Repeat exactly the opening lines of the records, ending with the line that contains "2024-06-13T01:19:42, 3-frame burst.".
### Provided data
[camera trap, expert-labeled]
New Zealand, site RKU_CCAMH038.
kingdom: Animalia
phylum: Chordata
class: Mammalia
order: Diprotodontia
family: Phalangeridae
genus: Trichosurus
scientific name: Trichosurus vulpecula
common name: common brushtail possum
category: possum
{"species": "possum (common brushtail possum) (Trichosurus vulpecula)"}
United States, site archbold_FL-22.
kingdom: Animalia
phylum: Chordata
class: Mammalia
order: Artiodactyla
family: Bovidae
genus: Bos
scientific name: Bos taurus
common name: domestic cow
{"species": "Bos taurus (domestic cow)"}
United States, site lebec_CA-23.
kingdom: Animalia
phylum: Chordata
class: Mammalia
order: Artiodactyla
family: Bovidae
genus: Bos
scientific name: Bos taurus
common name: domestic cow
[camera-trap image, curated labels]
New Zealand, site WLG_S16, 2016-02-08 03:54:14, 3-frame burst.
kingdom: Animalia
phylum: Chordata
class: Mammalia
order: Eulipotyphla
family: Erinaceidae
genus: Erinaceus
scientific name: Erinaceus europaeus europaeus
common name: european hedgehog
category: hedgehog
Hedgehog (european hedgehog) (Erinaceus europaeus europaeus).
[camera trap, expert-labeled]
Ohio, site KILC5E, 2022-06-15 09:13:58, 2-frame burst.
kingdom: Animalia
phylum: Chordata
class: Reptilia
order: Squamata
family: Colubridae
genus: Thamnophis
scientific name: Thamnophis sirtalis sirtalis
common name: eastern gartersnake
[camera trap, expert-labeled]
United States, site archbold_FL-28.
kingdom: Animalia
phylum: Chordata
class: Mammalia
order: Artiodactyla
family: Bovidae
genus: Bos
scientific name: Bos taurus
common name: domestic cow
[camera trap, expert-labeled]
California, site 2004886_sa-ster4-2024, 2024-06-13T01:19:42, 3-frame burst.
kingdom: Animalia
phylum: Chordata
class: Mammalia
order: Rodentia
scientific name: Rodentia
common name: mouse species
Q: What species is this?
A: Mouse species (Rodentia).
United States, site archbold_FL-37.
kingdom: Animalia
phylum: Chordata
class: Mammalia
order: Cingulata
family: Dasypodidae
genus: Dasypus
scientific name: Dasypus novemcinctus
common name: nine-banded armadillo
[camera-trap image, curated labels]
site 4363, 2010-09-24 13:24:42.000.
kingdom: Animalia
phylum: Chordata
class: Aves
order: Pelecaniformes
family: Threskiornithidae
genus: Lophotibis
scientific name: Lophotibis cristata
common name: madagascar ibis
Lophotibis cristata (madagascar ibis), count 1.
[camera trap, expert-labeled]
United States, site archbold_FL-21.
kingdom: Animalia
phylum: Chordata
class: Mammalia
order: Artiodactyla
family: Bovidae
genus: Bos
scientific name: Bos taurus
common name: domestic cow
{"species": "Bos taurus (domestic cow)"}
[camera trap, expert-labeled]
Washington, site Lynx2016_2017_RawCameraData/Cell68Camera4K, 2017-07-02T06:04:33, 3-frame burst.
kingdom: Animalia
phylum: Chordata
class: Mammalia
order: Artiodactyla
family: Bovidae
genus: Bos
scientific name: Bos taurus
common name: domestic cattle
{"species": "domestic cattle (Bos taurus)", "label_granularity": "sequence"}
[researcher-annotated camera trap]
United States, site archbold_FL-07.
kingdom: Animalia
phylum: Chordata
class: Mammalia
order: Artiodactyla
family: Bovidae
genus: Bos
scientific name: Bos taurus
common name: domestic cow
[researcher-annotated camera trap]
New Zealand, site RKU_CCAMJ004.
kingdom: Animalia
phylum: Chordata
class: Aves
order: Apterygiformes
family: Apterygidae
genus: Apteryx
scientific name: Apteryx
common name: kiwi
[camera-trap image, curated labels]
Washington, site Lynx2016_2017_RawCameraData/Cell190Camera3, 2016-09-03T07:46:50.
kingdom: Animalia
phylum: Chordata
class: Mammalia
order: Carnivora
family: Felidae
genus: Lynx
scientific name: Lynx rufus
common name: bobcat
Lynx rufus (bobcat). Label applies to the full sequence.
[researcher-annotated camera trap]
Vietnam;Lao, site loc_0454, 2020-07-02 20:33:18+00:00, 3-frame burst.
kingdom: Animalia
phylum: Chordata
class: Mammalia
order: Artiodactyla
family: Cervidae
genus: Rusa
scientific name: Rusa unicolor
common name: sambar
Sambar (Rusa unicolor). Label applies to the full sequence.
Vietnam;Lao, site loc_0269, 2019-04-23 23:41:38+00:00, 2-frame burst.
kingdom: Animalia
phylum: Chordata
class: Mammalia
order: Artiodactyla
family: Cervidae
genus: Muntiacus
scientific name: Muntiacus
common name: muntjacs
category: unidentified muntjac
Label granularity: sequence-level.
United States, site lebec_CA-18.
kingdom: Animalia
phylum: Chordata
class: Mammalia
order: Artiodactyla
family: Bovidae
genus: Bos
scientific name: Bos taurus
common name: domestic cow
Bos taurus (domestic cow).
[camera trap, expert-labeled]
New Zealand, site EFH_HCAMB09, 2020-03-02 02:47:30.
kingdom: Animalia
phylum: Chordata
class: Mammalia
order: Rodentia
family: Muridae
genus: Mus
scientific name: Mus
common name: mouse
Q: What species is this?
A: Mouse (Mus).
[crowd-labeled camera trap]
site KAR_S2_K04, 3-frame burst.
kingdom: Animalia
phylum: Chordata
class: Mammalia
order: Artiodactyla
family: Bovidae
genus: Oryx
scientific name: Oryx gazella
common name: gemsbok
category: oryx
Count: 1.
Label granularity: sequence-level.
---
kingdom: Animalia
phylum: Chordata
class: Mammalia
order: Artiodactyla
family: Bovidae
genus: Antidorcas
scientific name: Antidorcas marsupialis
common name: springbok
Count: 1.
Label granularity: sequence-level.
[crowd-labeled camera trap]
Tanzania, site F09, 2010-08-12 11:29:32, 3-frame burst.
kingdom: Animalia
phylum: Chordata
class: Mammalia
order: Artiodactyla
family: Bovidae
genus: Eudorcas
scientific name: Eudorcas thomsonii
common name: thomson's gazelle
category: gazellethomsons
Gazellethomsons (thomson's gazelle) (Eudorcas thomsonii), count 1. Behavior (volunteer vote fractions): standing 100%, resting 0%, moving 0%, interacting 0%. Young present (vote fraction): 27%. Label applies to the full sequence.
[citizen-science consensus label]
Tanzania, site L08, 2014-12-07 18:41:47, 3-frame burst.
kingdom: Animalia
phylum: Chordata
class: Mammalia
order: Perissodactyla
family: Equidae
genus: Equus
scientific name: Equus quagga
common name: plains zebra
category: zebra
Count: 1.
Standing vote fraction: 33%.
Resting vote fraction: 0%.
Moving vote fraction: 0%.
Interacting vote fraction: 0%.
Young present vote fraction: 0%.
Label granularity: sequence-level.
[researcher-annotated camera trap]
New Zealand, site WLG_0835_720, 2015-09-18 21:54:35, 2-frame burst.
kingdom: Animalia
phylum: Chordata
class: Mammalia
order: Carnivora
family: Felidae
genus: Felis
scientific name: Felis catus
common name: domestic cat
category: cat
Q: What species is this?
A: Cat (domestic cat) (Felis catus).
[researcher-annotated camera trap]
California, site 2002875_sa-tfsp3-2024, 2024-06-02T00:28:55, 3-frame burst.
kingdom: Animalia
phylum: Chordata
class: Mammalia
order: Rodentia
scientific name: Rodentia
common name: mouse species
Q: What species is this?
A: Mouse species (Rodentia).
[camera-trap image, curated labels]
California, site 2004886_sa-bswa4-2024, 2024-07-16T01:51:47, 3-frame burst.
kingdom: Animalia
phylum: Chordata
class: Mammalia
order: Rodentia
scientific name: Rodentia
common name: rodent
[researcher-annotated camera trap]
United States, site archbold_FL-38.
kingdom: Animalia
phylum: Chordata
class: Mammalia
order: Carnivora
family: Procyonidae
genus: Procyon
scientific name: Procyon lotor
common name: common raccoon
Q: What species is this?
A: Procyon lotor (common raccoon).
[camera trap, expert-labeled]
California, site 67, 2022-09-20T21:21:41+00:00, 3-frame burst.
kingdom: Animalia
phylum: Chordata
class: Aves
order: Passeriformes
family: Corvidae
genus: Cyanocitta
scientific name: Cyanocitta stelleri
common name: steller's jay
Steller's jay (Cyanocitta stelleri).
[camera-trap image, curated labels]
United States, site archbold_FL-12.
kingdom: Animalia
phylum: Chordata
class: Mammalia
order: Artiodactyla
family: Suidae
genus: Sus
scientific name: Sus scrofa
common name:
######
- _Result of this exercise_
[camera trap, expert-labeled]
New Zealand, site RKU_CCAMH038.
kingdom: Animalia
phylum: Chordata
class: Mammalia
order: Diprotodontia
family: Phalangeridae
genus: Trichosurus
scientific name: Trichosurus vulpecula
common name: common brushtail possum
category: possum
{"species": "possum (common brushtail possum) (Trichosurus vulpecula)"}
United States, site archbold_FL-22.
kingdom: Animalia
phylum: Chordata
class: Mammalia
order: Artiodactyla
family: Bovidae
genus: Bos
scientific name: Bos taurus
common name: domestic cow
{"species": "Bos taurus (domestic cow)"}
United States, site lebec_CA-23.
kingdom: Animalia
phylum: Chordata
class: Mammalia
order: Artiodactyla
family: Bovidae
genus: Bos
scientific name: Bos taurus
common name: domestic cow
[camera-trap image, curated labels]
New Zealand, site WLG_S16, 2016-02-08 03:54:14, 3-frame burst.
kingdom: Animalia
phylum: Chordata
class: Mammalia
order: Eulipotyphla
family: Erinaceidae
genus: Erinaceus
scientific name: Erinaceus europaeus europaeus
common name: european hedgehog
category: hedgehog
Hedgehog (european hedgehog) (Erinaceus europaeus europaeus).
[camera trap, expert-labeled]
Ohio, site KILC5E, 2022-06-15 09:13:58, 2-frame burst.
kingdom: Animalia
phylum: Chordata
class: Reptilia
order: Squamata
family: Colubridae
genus: Thamnophis
scientific name: Thamnophis sirtalis sirtalis
common name: eastern gartersnake
[camera trap, expert-labeled]
United States, site archbold_FL-28.
kingdom: Animalia
phylum: Chordata
class: Mammalia
order: Artiodactyla
family: Bovidae
genus: Bos
scientific name: Bos taurus
common name: domestic cow
[camera trap, expert-labeled]
California, site 2004886_sa-ster4-2024, 2024-06-13T01:19:42, 3-frame burst.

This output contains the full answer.